Scholz, per parte sua, è stato meno chiaro di Macron sulla questione, e si è limitato a lasciare intendere di non avere obiezioni di tipo tecnico e giuridico a una simile mossa. “L’Ucraina ha tutte le possibilità, in base al diritto internazionale, di fare ciò che sta facendo”, ha dichiarato Scholz, che ha smentito le notizie diffuse dai media secondo cui la Germania starebbe impedendo la fornitura di sistemi d’arma più avanzati.
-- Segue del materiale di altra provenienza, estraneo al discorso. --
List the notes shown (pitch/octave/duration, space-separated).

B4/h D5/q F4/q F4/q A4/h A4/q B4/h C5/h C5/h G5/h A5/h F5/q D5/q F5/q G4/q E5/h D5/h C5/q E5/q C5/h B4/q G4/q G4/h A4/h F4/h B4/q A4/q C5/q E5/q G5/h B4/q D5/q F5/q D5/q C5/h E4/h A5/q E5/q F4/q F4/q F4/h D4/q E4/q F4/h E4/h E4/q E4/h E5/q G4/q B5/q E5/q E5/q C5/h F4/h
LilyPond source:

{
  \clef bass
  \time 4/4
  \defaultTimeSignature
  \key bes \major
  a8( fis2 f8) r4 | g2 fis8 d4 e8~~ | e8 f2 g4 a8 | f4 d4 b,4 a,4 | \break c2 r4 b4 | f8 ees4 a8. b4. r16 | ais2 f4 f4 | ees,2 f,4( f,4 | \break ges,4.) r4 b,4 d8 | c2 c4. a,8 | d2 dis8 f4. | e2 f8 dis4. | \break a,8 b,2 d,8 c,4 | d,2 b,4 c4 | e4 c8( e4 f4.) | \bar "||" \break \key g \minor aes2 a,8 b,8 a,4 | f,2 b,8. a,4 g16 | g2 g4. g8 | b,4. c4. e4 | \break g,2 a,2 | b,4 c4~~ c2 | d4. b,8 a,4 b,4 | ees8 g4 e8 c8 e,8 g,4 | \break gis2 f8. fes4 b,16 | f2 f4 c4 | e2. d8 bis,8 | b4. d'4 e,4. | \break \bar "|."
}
Non ci sono mai state dichiarazioni in tal senso “e non ce ne saranno mai”, ha detto, facendo però rilevare che l’uso delle armi fornite da Stati Uniti, Francia e Germania è soggetto al rispetto del diritto internazionale, che il precedente accordo con l’Ucraina aveva “funzionato bene nella pratica”, e quindi bisognerebbe riflettere prima di cambiarlo.
Entrambi hanno concordato sul progetto di utilizzare i proventi degli interessi dei beni russi congelati in Europa per l’Ucraina. “Vogliamo dare all’Ucraina l’accesso a miliardi di finanziamenti aggiuntivi, in modo che possa provvedere in modo affidabile alla sua difesa e quindi aumentare ulteriormente la sicurezza dell’intera Europa”, ha dichiarato il cancelliere. La Germania e la Francia vogliono anche espandere ulteriormente la loro cooperazione nello sviluppo di armi di precisione, ha detto il cancelliere, e Macron ha sottolineato: “Siamo pronti a una cooperazione a lungo termine in questo settore”. Così, un po’ mestamente, si sta scivolando verso un ulteriore e più ampio coinvolgimento europeo nel conflitto. E l’accordo lo si trova più facilmente sulle armi che su una maggiore chiarezza della politica internazionale dell’Unione.
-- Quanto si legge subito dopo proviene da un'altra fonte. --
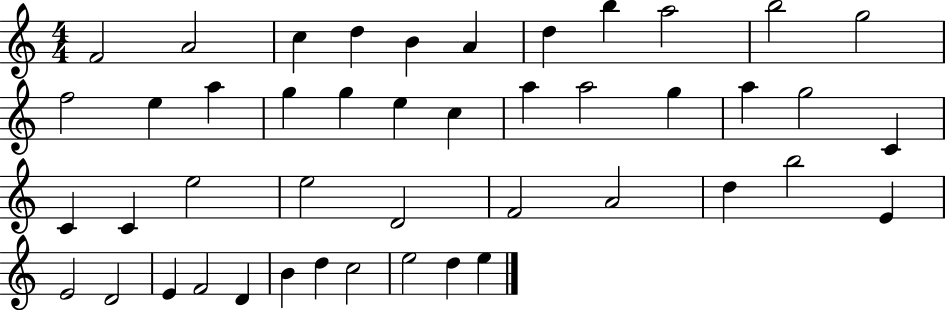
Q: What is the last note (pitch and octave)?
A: E5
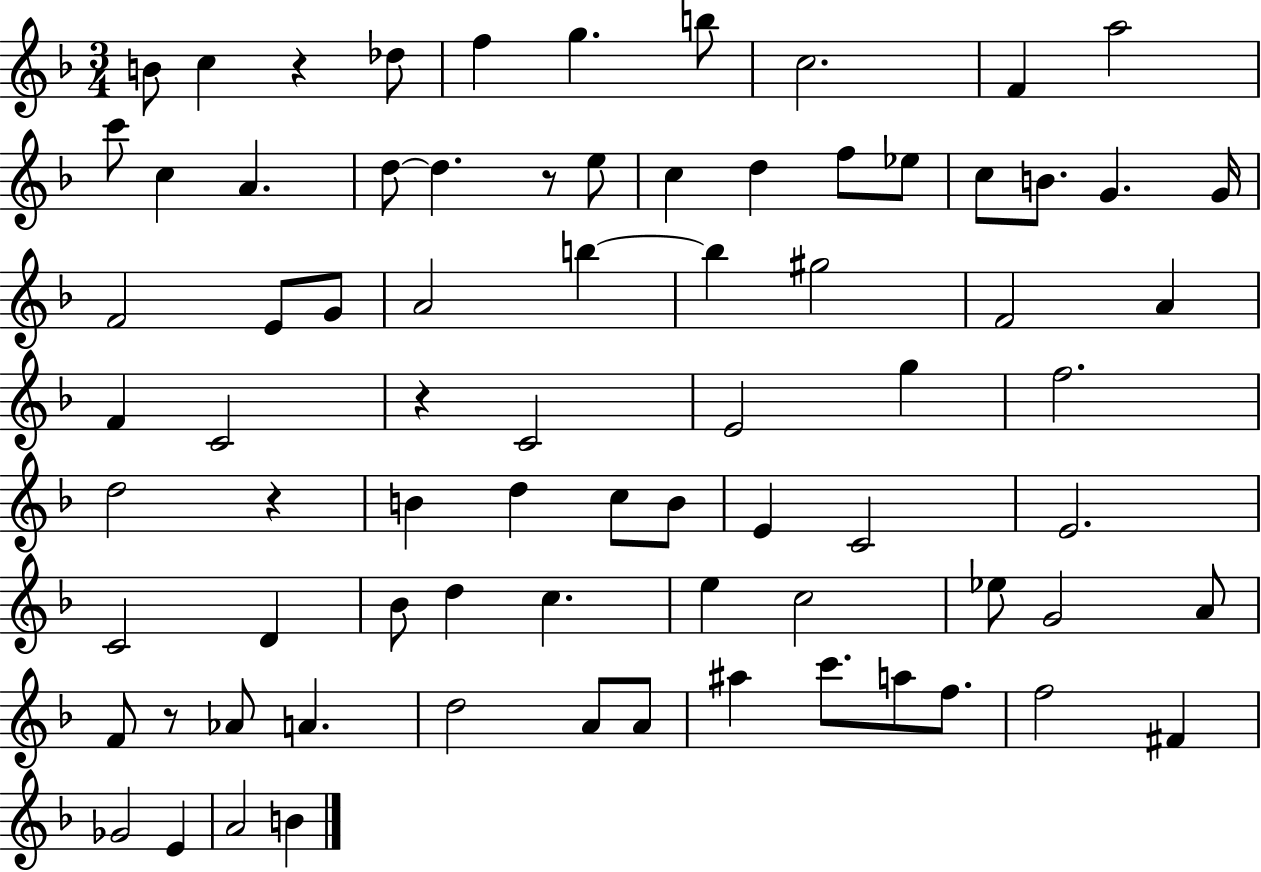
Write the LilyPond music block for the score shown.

{
  \clef treble
  \numericTimeSignature
  \time 3/4
  \key f \major
  b'8 c''4 r4 des''8 | f''4 g''4. b''8 | c''2. | f'4 a''2 | \break c'''8 c''4 a'4. | d''8~~ d''4. r8 e''8 | c''4 d''4 f''8 ees''8 | c''8 b'8. g'4. g'16 | \break f'2 e'8 g'8 | a'2 b''4~~ | b''4 gis''2 | f'2 a'4 | \break f'4 c'2 | r4 c'2 | e'2 g''4 | f''2. | \break d''2 r4 | b'4 d''4 c''8 b'8 | e'4 c'2 | e'2. | \break c'2 d'4 | bes'8 d''4 c''4. | e''4 c''2 | ees''8 g'2 a'8 | \break f'8 r8 aes'8 a'4. | d''2 a'8 a'8 | ais''4 c'''8. a''8 f''8. | f''2 fis'4 | \break ges'2 e'4 | a'2 b'4 | \bar "|."
}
Anni di stagnazione economica hanno reso le democrazie liberali vulnerabili ai movimenti euroscettici, che stanno guadagnando terreno giocando sulla guerra, sulle insicurezze, prendendo di mira i migranti e facendo campagne terroristiche sui costi del green deal. All’insegna delle varie declinazioni nazionali, del “più Italia meno Europa”. Invece, nell’incontro tra i due leader, è emersa la necessità drammatica di una più forte sovranità europea. Di un cambiamento progressivo che consenta alle istituzioni dell’Unione di rafforzare i settori chiave, di proteggere le industrie, arginando il diffondersi della povertà e le ansie economiche.
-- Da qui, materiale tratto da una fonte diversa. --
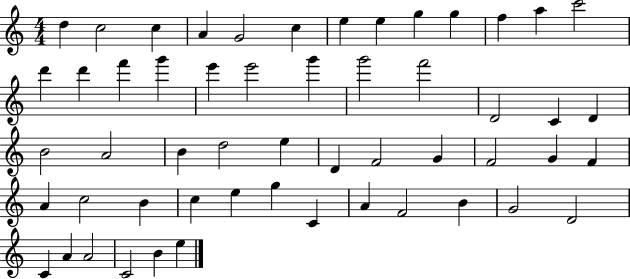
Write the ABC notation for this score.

X:1
T:Untitled
M:4/4
L:1/4
K:C
d c2 c A G2 c e e g g f a c'2 d' d' f' g' e' e'2 g' g'2 f'2 D2 C D B2 A2 B d2 e D F2 G F2 G F A c2 B c e g C A F2 B G2 D2 C A A2 C2 B e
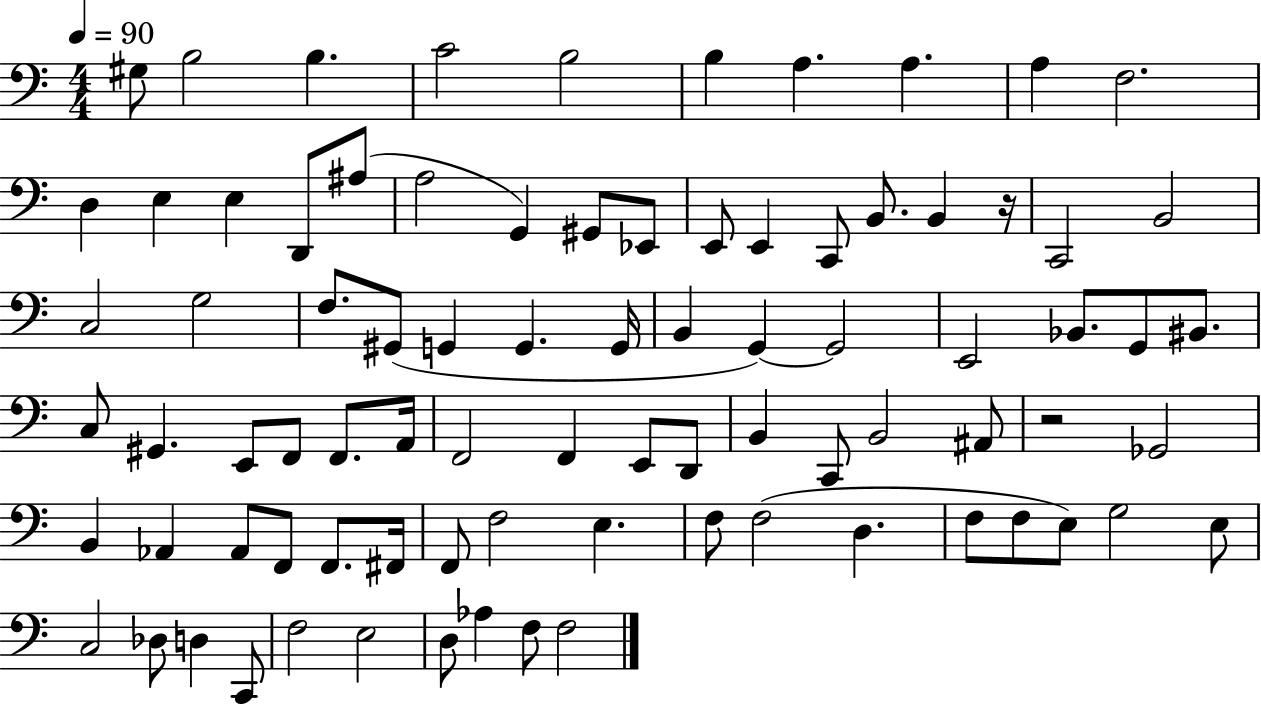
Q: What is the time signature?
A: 4/4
A fronte di una minaccia nazionalista, che cerca di disfare quella che è stata la lentissima costruzione della integrazione e cooperazione europea, occorrerebbe reagire energicamente. Forse è tardi, il vento soffia in direzione contraria; Scholz e Macron appaiono indeboliti nei rispettivi Paesi, e le possibilità di avviare almeno un simile cambiamento prima delle elezioni sono ormai scarse. Nella confusa situazione attuale del vecchio continente, tutto sembra accelerare verso una direzione diversa, che non promette niente di buono.